September 09,2008

Baucus Hearing Statement Regarding the Improvement of Health Quality

Hearing Statement of Senator Max Baucus (D-Mont.)
Regarding Improving Health Care Quality

Aldous Huxley once cynically wrote: “The quality of moral behavior varies in inverse ratio to the
number of human beings involved.”

Today, we focus on the quality of health care. And even though a lot of human beings are
involved, we’ll look for ways to improve its quality.

As we have been exploring ways to improve the healthcare system, we have been hearing about a three-pronged approach: controlling healthcare costs, expanding access to care, and improving

Over the last few months, the Finance Committee has held a series of hearings on health reform.
Previous hearings have explored ways to control healthcare costs and ways to expand access to

And before the end of this month, we will hold two more health reform hearings.

Today, we look at quality.

And today, our healthcare system does a poor job of encouraging and rewarding quality.

Medicare rewards healthcare providers based on the volume of services that they provide. The
more patients they see, the more revenue they bring in. That’s regardless of the quality of care.

Most policy experts and healthcare providers recognize that we need to shift our focus onto
quality. We need to encourage better patient outcomes.

This effort would improve the health and longevity of patients. And improving patient outcomes
should also help to reduce costs and rein in healthcare spending.

Healthcare spending has been growing at roughly seven percent a year. The overall economy
has been growing at less than five percent a year. And general inflation has been rising at less
than two and a half percent a year.

With healthcare costs growing this quickly, we simply cannot afford to continue paying for
inappropriate or inadequate medical care.
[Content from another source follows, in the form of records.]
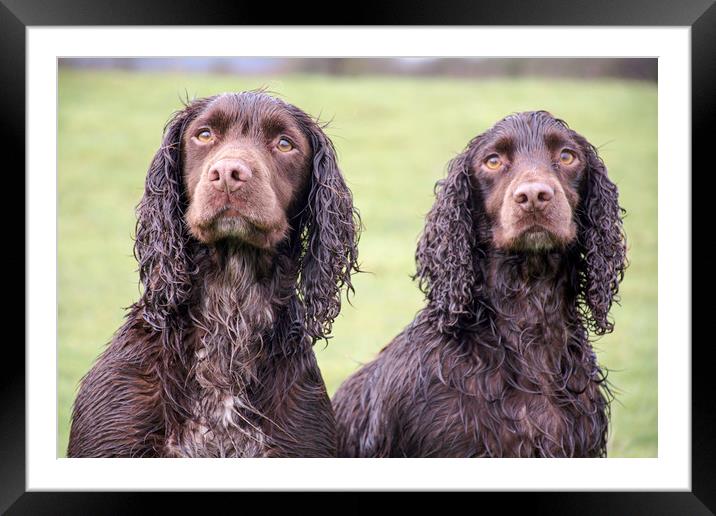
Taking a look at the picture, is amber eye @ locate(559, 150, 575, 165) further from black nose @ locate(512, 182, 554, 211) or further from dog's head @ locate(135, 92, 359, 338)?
dog's head @ locate(135, 92, 359, 338)

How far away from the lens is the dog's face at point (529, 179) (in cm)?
420

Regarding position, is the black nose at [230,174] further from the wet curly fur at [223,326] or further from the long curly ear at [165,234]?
the long curly ear at [165,234]

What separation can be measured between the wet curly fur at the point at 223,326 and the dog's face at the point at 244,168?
1cm

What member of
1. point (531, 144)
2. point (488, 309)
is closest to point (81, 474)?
point (488, 309)

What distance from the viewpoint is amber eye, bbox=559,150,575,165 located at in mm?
4398

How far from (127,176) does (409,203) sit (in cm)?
320

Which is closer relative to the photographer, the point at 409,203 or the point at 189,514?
the point at 189,514

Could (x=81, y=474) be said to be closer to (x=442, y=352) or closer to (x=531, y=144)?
(x=442, y=352)

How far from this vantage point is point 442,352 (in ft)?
14.6

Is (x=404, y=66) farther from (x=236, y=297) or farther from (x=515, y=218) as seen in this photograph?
(x=236, y=297)

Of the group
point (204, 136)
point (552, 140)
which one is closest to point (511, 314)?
point (552, 140)

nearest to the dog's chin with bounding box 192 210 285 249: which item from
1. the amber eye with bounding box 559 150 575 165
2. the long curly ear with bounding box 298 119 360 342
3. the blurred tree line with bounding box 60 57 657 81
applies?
the long curly ear with bounding box 298 119 360 342

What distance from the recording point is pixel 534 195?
4.16 m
We need to encourage high-quality and high-value care. And we need to reward healthcare
providers who deliver it.

We have made some progress.

Over the last few years, Medicare has encouraged hospitals to track and report on a variety of
clinical activities that have been shown to improve quality and outcomes. For example: Do heart
attack patients consistently receive aspirin when they arrive at the hospital? Medicare pays
hospitals more if they measure and report these activities.
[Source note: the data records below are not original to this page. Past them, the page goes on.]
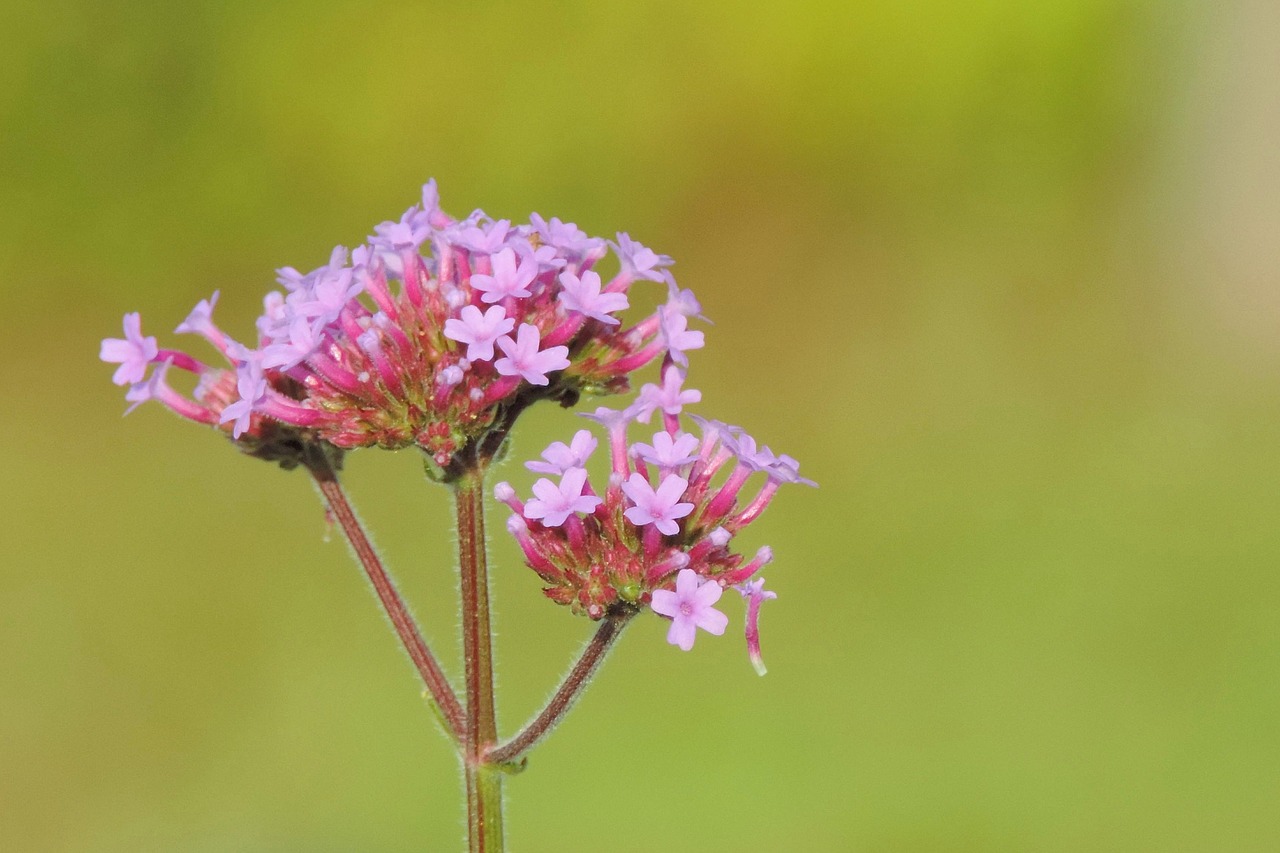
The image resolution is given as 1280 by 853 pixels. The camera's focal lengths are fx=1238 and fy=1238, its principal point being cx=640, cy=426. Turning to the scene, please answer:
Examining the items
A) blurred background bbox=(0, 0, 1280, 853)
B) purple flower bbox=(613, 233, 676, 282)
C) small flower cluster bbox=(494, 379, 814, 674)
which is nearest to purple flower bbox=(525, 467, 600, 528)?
small flower cluster bbox=(494, 379, 814, 674)

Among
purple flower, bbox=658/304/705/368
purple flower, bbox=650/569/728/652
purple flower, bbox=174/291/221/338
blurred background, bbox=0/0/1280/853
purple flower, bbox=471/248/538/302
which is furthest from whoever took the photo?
blurred background, bbox=0/0/1280/853

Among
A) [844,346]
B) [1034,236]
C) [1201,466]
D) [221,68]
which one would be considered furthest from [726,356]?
[221,68]

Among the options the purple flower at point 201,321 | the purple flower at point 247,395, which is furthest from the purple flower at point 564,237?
the purple flower at point 201,321

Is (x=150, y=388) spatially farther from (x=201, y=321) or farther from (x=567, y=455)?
(x=567, y=455)

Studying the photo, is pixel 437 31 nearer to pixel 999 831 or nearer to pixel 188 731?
pixel 188 731

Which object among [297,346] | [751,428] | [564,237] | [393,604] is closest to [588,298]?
[564,237]

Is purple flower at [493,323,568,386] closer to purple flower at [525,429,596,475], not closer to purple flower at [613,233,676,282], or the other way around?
purple flower at [525,429,596,475]
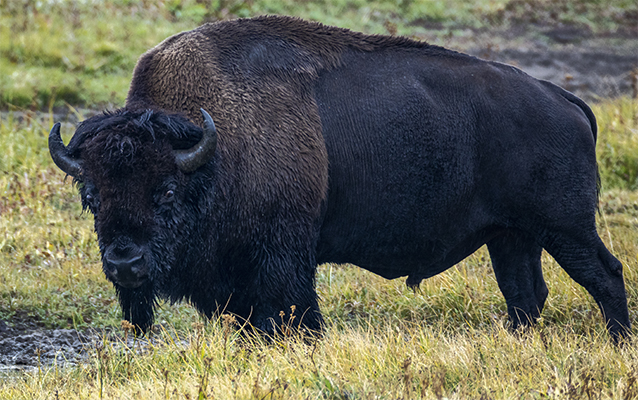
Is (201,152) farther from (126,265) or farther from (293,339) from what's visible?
(293,339)

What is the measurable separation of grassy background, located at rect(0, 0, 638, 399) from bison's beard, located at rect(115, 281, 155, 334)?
15 cm

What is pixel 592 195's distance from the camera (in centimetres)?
505

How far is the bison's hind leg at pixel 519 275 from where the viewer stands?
5391 millimetres

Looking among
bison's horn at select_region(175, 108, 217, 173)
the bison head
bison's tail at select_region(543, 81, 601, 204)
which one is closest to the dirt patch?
the bison head

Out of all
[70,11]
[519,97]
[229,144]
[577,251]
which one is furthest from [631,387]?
[70,11]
We have also tried some other approaches. For example, the Medicare Hospital Quality Incentive
Demonstration program goes beyond just paying for reporting. This program links Medicare
payments to hospitals’ actual performance on a variety of clinical and quality measures.

This nationwide demonstration program has involved more than 250 hospitals. The program has
shown that focusing on quality results in marked improvements for patients suffering from heart
attack, heart failure, or pneumonia, and for those undergoing hip or knee replacements.

Similar efforts are also underway to encourage doctors to track and report quality and clinical
improvement activities.

In Medicare, we have worked to establish the Physician Quality Reporting Initiative, or PQRI.
This program asks doctors to report back to Medicare on their compliance with a standard set of
quality measures. Doctors who participate in this program get a two percent bonus payment from
Medicare. This program has focused its quality improvement efforts on improving treatment for
high-cost, chronic conditions.

The private sector has also worked on quality improvement. And employers, as purchasers of
health care, have begun working with health plans and healthcare providers to encourage higher
quality for their health care dollar.

We’ve made some progress. But we need to do more to encourage and reward quality healthcare

Today, we will hear from a private health plan, a purchaser, a hospital, a physician, and a policy
expert. Each of our witnesses has been on the cutting-edge of quality improvement efforts.

We will get their perspectives on how we can transform our healthcare system into one that
encourages and rewards high-value and high-quality health care.

Improving healthcare quality is an integral part of health reform. And I look forward to hearing
from each of our witnesses on this important topic.

Speaking about our Constitution, Benjamin Franklin once optimistically wrote:

“Wisdom is the specific Quality of the Legislature, grows out of the Number of the Body, and is
made up of the Portions of Sense and Knowledge which each Member brings to it.”

So I hope that the Congress can bring some wisdom to the healthcare debate. I hope that each
Member will bring large portions of sense and knowledge. And I hope that through that effort,
we can help to improve the quality of health care, and thereby the quality of people’s lives.